* WORK INSTRUCTIONS: Exact copy, no pictures: return only the lines below from the line with "Geometric ceramic wall" up to and including the line with "Baskılı Tişört-Wrangler".

* DATASET EXTRACT:
______________________________
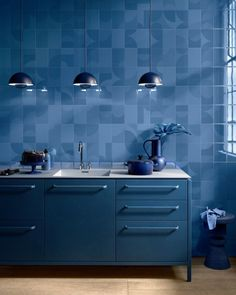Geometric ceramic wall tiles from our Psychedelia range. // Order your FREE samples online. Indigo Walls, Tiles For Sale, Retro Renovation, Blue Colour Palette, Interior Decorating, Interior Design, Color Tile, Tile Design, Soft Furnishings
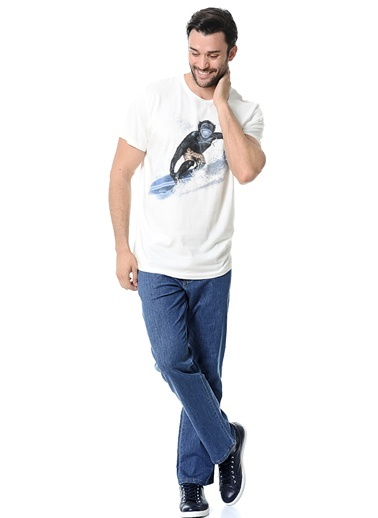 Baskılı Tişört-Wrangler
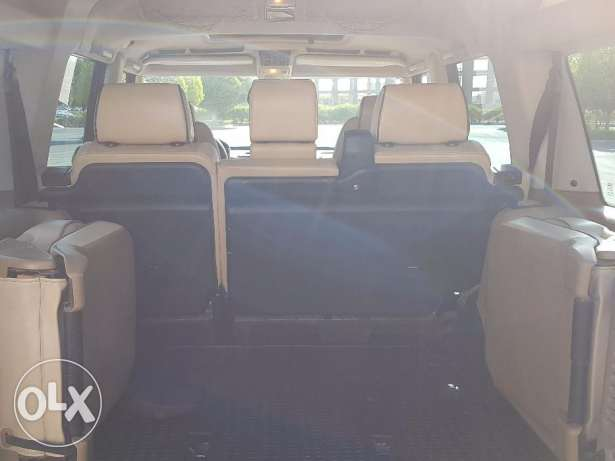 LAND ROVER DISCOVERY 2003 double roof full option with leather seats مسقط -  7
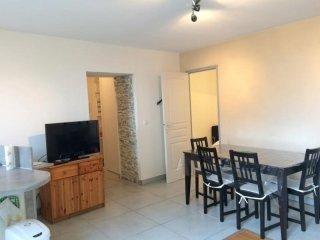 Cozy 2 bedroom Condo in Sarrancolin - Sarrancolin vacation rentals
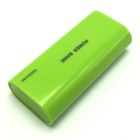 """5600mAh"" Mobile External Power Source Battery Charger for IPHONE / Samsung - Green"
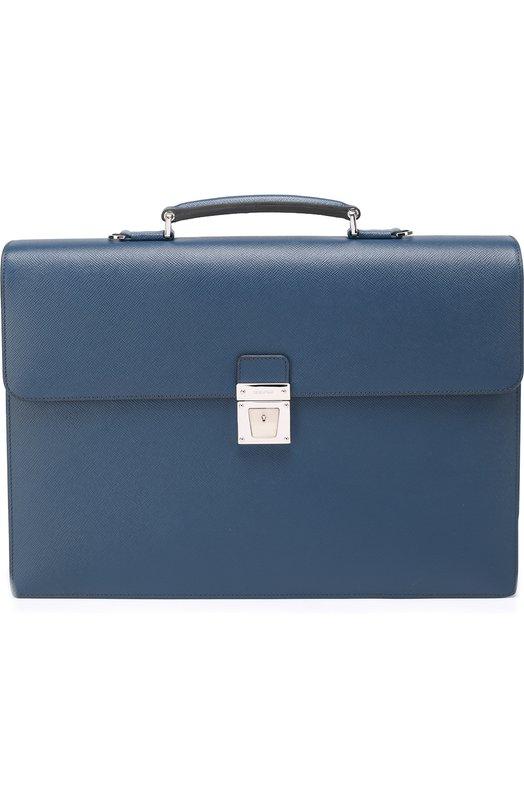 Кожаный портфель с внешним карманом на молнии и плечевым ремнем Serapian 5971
______________________________
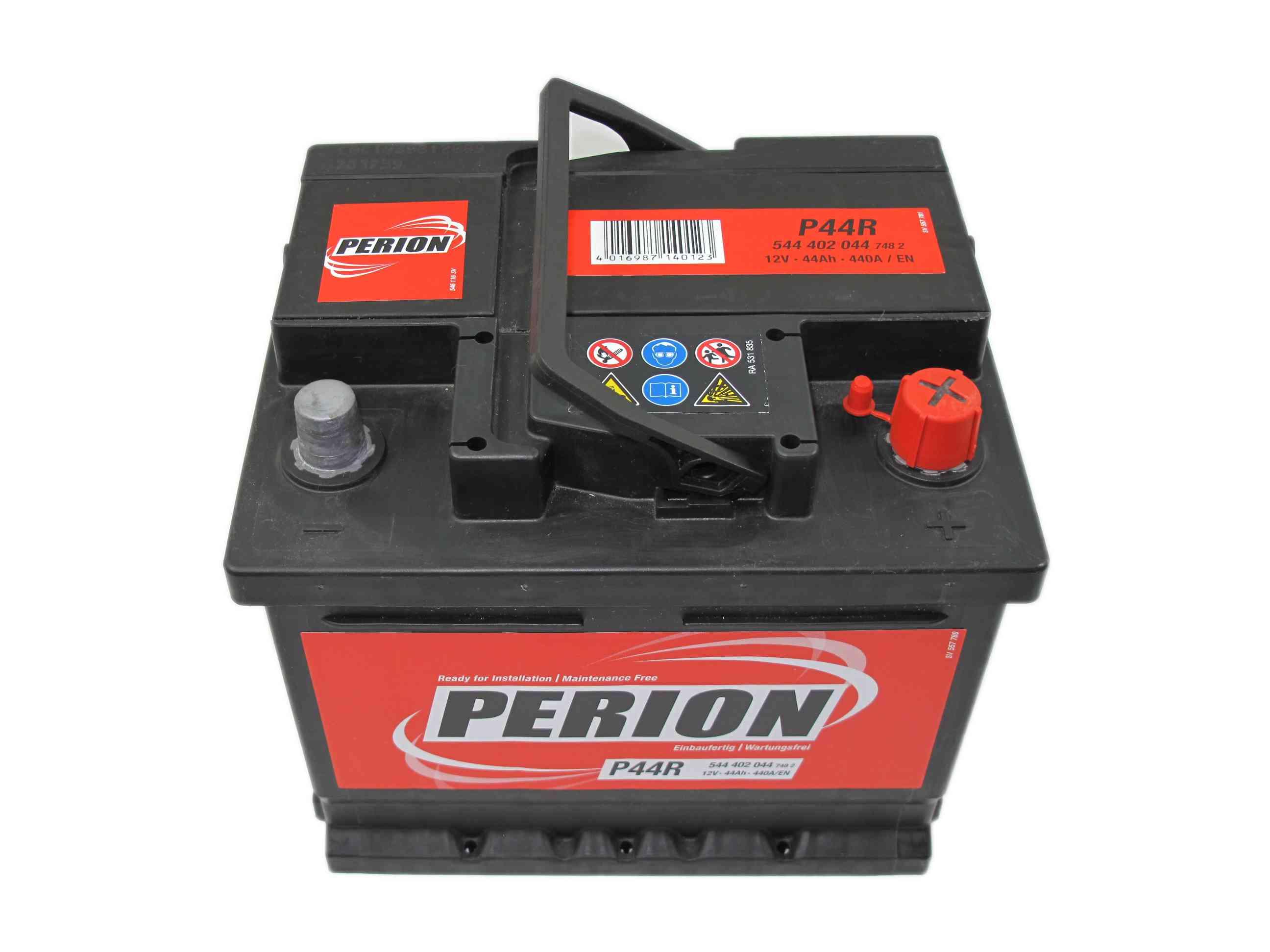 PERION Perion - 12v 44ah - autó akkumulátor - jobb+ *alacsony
______________________________
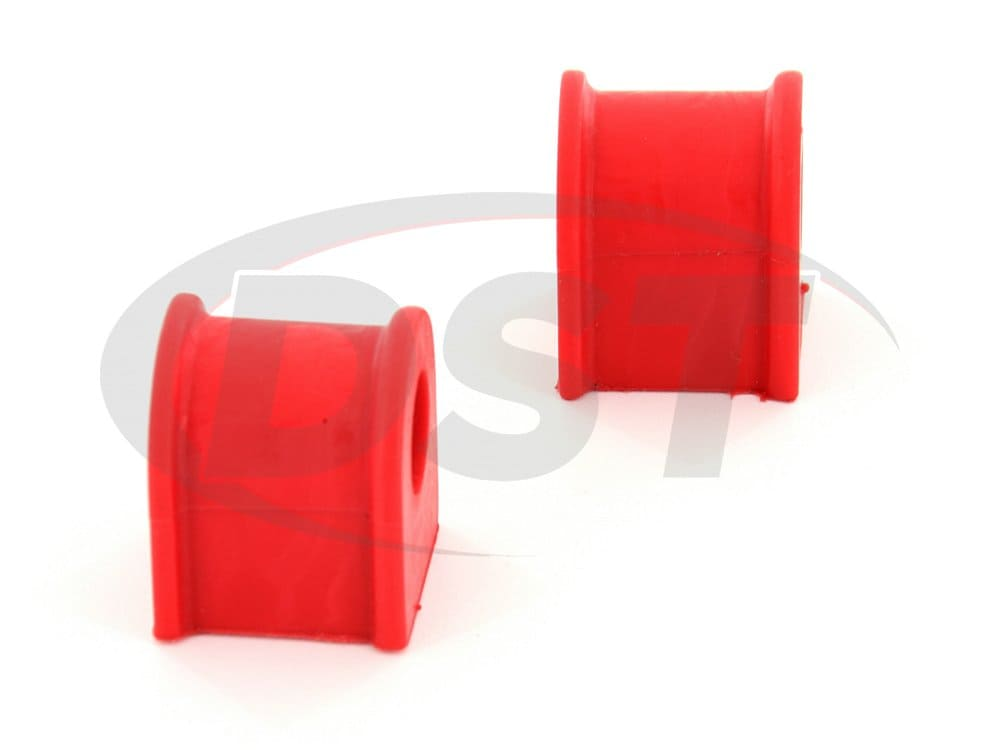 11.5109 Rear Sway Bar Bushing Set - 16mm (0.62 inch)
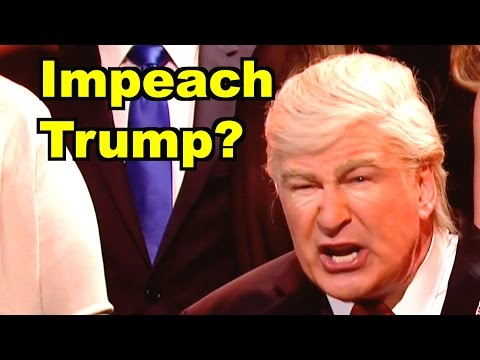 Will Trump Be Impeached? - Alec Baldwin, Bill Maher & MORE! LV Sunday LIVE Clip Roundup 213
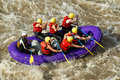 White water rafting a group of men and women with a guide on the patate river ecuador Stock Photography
______________________________
* EXERCISE OUTPUT:
Geometric ceramic wall tiles from our Psychedelia range. // Order your FREE samples online. Indigo Walls, Tiles For Sale, Retro Renovation, Blue Colour Palette, Interior Decorating, Interior Design, Color Tile, Tile Design, Soft Furnishings
 Baskılı Tişört-Wrangler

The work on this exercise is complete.